I want to perform a linear regression in a data set of a landslide inventory. Each event has an area in square meters (the quantitative variable of my interest) and type of movement.
The solution I have is to generate as many independent variables as there are categories in the qualitative variable, and then code each of these variables with "zeros" and "ones" according to the category to which the different subjects belong. Once this is done, I import the data to excel and perform the linear regression. The code that I have so far is the following.
import numpy as np
from scipy.interpolate import interp1d
import pandas as pd
import matplotlib.pyplot as plt
import matplotlib.patches as mpatches
nombreFichero='muestra.csv'
Data= pd.read_csv(nombreFichero, header = 0, sep=None, engine='python')

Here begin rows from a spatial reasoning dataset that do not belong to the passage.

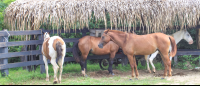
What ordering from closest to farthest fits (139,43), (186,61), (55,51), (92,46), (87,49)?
(55,51) < (139,43) < (87,49) < (92,46) < (186,61)

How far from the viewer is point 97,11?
6.86m

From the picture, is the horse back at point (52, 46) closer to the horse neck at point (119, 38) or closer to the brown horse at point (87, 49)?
the brown horse at point (87, 49)

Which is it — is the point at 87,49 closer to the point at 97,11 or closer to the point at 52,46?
the point at 97,11

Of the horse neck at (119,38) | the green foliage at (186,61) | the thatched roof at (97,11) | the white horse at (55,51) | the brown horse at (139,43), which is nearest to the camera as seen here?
the white horse at (55,51)

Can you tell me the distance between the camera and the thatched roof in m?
6.75

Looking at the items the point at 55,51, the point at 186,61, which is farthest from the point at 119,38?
the point at 186,61

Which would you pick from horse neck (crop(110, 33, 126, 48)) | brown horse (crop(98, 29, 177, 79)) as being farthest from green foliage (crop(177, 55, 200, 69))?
horse neck (crop(110, 33, 126, 48))

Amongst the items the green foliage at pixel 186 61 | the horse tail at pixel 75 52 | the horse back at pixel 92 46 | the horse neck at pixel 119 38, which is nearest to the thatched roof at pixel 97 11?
the horse back at pixel 92 46

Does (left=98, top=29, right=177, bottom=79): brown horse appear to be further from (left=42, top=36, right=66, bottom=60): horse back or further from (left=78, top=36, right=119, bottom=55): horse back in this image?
(left=42, top=36, right=66, bottom=60): horse back

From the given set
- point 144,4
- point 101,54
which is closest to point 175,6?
point 144,4

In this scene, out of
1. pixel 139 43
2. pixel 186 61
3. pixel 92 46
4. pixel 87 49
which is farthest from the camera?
pixel 186 61

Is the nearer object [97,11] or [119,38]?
[119,38]

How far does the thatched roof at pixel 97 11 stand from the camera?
6.75m

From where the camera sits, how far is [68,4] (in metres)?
6.87
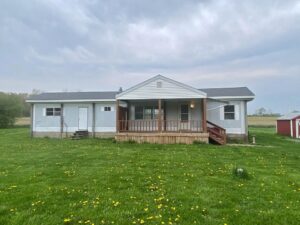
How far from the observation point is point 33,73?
4109 centimetres

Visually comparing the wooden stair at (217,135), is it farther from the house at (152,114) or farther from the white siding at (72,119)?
the white siding at (72,119)

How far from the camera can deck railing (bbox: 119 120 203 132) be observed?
65.3 feet

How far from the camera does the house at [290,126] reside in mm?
25552

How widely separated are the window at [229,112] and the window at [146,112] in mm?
4836

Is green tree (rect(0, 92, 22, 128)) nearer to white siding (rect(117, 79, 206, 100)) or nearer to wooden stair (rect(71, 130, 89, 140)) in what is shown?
wooden stair (rect(71, 130, 89, 140))

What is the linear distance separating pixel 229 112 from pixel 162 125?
15.3ft

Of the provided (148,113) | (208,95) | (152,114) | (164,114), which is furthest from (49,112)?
(208,95)

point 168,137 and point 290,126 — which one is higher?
point 290,126

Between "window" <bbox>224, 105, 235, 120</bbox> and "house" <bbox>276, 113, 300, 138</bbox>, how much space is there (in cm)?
911

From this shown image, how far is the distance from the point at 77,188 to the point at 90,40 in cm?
1963

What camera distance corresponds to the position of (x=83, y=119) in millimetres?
22297

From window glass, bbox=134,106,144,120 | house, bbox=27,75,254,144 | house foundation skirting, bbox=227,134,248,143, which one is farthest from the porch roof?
house foundation skirting, bbox=227,134,248,143

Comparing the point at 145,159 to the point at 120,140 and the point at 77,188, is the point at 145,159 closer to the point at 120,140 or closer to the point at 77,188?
the point at 77,188

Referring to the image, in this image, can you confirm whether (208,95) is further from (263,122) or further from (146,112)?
(263,122)
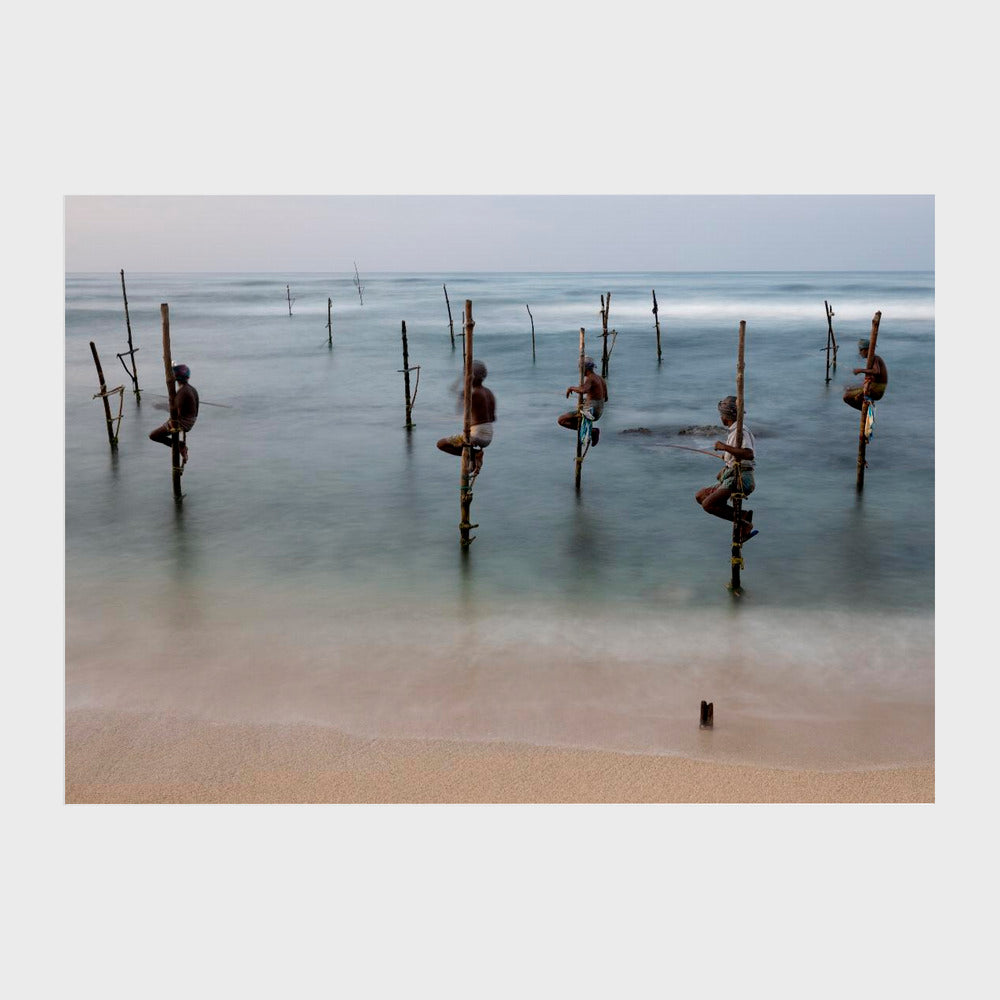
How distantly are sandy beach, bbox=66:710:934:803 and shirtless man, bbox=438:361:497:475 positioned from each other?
10.9ft

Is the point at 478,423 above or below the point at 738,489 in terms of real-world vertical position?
above

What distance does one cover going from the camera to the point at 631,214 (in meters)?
9.37

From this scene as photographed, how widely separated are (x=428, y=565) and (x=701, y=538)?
2433 mm

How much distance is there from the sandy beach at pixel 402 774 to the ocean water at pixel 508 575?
172mm

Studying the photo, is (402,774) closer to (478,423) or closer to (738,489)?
(738,489)

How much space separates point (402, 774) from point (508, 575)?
3032 millimetres

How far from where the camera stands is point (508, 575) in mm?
8281

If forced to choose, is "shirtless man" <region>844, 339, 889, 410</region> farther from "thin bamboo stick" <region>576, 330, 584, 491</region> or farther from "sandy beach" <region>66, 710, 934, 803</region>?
"sandy beach" <region>66, 710, 934, 803</region>

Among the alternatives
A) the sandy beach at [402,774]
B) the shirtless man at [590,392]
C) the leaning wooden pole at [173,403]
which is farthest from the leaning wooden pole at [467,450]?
the sandy beach at [402,774]

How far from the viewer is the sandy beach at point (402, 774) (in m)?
5.25

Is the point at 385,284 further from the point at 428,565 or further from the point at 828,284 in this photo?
the point at 428,565

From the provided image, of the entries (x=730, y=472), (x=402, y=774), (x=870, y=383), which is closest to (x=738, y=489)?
(x=730, y=472)

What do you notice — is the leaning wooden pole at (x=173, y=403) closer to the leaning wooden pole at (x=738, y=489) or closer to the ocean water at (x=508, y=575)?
the ocean water at (x=508, y=575)

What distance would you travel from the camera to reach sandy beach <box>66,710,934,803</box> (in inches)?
207
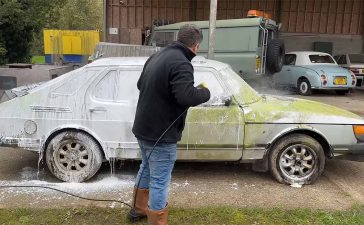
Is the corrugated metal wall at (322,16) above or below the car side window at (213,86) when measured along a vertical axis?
above

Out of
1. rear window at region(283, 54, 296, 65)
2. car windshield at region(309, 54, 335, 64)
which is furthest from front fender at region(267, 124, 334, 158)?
rear window at region(283, 54, 296, 65)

muestra= pd.DataFrame(Data)
Rotacional= []
Traslacional= []
Sin_catalogar= []
def subtipo(lista):
for i in lista:
if i== 'Rotacional':
Rotacional.append(1), Traslacional.append(0), Sin_catalogar.append(0)
elif i== 'Traslacional':
Rotacional.append(0), Traslacional.append(1), Sin_catalogar.append(0)
elif i== 'Sin catalogar':
Rotacional.append(0), Traslacional.append(0), Sin_catalogar.append(1)
a= muestra['Subtipo'].tolist()
subtipo(a)
muestra['Rotacional']= pd.DataFrame(Rotacional)
muestra['Traslacional']= pd.DataFrame(Traslacional)
muestra['Sin catalogar']= pd.DataFrame(Sin_catalogar)
muestra.to_csv('muestra.csv')
muestra.head()
Even if I have what I want, this process is very impractical, knowing that the more categories the variable has, the more extensive the code will be (For example, the variable Name_c_1 has 11 categories).
I leave the data link: link
Is there any way to optimize the code to calculate the R2 between the quantitative variable and the qualitative variable?
Thank you in advance.